若い酒蔵の娘夏子が兄の意志を継ぎ、幻の酒米を復活させて兄の思い描いてきた酒を造っていく・・って言うお話です。
幻の酒米は古代米でもあるため、夏子は昔ながらの栽培方法:無農薬有機農法で育てたいと願うが、現代社会はそれを許してくれない。
しかし農薬散布で子どもに被害が出たことをきっかけに、村の人も少しづつ変わっていくところが描かれてます。
その一場面で農薬を使わず稲の害虫であるウンカを食べたり雑草を食べてくれる合鴨を田んぼに放しておくって言う農法が紹介されてます。

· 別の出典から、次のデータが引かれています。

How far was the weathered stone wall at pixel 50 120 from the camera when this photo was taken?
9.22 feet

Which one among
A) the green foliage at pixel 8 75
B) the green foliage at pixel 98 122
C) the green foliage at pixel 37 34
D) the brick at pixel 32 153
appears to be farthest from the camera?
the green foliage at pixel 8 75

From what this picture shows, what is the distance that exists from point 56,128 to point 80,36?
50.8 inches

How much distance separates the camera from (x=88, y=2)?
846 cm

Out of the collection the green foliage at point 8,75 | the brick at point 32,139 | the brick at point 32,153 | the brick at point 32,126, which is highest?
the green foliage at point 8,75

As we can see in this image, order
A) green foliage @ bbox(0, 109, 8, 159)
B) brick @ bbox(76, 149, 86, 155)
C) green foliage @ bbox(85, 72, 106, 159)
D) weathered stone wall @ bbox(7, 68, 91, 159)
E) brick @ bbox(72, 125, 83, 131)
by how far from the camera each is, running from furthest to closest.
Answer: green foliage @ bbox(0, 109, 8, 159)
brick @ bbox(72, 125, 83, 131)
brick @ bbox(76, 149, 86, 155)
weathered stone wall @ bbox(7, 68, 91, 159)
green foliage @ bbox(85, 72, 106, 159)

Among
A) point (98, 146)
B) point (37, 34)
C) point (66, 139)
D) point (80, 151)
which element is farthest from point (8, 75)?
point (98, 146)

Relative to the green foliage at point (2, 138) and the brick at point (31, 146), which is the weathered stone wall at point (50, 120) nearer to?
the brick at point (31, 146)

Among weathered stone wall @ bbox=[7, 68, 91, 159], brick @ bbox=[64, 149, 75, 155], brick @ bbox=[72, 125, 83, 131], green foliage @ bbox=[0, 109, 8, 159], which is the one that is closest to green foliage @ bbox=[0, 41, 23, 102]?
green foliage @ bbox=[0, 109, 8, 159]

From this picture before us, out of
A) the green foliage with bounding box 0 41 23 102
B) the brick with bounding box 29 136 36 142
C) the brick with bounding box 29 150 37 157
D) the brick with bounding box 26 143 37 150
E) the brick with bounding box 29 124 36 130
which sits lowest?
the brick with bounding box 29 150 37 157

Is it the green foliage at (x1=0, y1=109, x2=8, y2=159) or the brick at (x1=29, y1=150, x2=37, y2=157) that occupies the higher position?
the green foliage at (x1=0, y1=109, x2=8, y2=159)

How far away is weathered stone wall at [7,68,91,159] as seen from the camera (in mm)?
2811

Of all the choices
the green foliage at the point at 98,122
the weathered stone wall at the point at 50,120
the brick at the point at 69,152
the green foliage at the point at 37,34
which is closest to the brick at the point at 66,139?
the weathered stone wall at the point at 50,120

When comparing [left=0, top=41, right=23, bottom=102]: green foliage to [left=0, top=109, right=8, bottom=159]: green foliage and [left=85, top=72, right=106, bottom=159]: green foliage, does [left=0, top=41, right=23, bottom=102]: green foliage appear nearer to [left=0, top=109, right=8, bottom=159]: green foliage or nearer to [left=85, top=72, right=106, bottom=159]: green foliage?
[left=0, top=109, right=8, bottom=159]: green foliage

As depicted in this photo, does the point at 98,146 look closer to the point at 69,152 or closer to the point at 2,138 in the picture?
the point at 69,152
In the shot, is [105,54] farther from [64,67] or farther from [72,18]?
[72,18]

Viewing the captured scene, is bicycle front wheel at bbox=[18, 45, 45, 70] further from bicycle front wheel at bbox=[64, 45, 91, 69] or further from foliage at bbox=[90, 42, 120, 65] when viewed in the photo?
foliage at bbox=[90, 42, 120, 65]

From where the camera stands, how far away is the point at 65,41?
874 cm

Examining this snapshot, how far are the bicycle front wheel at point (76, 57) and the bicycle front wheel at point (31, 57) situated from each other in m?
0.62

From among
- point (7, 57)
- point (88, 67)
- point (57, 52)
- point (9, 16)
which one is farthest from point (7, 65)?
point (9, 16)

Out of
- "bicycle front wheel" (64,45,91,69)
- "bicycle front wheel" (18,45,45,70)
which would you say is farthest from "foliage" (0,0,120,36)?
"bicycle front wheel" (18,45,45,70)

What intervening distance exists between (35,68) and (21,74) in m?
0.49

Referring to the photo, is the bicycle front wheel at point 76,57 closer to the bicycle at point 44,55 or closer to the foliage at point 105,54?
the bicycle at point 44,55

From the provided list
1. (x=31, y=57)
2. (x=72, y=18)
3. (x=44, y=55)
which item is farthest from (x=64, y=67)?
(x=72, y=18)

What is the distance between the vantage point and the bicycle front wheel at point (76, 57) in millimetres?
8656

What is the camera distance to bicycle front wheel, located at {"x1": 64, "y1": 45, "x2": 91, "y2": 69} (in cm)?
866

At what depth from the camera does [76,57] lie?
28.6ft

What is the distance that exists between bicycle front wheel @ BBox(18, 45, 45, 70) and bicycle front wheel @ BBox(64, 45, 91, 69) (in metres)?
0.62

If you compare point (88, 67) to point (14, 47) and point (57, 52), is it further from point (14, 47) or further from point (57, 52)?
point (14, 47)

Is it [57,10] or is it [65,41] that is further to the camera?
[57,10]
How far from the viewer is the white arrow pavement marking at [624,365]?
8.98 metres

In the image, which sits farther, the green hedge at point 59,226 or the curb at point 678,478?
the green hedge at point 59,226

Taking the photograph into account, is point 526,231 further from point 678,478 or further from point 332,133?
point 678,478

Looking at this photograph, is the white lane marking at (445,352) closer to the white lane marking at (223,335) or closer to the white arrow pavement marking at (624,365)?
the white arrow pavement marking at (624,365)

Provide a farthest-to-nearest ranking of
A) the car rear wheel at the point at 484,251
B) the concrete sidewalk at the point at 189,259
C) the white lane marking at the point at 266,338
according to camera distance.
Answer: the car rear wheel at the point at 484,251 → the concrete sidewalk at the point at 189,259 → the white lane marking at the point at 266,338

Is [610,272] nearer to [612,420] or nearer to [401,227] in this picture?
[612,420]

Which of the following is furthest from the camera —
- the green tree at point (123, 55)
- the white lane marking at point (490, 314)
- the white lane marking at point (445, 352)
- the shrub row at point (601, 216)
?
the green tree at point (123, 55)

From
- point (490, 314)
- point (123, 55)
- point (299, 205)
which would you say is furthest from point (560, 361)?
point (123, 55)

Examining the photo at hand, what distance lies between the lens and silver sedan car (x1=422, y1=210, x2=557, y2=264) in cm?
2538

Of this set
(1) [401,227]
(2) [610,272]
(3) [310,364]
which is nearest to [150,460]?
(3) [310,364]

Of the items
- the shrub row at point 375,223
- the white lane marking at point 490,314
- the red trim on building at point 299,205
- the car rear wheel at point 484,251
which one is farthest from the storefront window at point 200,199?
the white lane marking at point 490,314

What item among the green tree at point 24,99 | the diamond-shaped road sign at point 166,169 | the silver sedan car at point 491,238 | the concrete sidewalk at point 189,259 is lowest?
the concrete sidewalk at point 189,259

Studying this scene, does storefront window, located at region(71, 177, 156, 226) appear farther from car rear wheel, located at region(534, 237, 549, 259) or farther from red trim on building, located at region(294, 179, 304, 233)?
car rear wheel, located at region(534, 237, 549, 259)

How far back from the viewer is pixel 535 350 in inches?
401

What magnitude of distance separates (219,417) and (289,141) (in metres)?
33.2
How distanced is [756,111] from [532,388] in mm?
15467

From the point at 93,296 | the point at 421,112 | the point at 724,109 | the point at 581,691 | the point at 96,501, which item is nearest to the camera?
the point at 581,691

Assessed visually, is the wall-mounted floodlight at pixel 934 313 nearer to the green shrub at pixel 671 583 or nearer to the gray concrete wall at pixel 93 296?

これはこの本に書かれてる昆虫学者の言葉に対するひとつの答えだと思います。
(長文ですが転載します)
〜ブリーイエ博士の言葉〜
《私たちが危険な道を進んでいることは疑うまでもなく明らかだ・・・私たちはほかの防除方法を目指して研究にはげまなければならない。科学的コントロールではなく、生物学的コントロールこそ、とるべき道であろう。暴力をふるうのではなく、細心の注意をもって自然のいとなみを望ましい方向に導くことこそ、私たちの目的でなければならない・・・・。
私たちは心をもっと高いところに向けるとともに、深い洞察力をもたなければならない。残念ながら、これをあわせもつ研究者は数少ない。生命とは、私たちの理解をこえる奇跡であり、それと格闘する羽目になっても、尊敬の念だけは失ってはならない・・・・生命をコントロールしようと殺虫剤のような武器に訴えるのは、まだ自然をよく知らないためだと言いたい。自然の力をうまく利用すれば、暴力などふるまうまでもない。必要なのは謙虚な心であり、科学者のうぬぼれの入る余地などは、ここにはないと言ってよい。》
この警告書が世に出てから44年、何も現実は変わっていないと書きましたが、少しづつですが解決策を見出そうという人が増えてきてます。
百匹目の猿と言う現象を考えるとその数がある臨界を超えると急速に広まるでしょう。
一日も早く超えられると良いなって思います。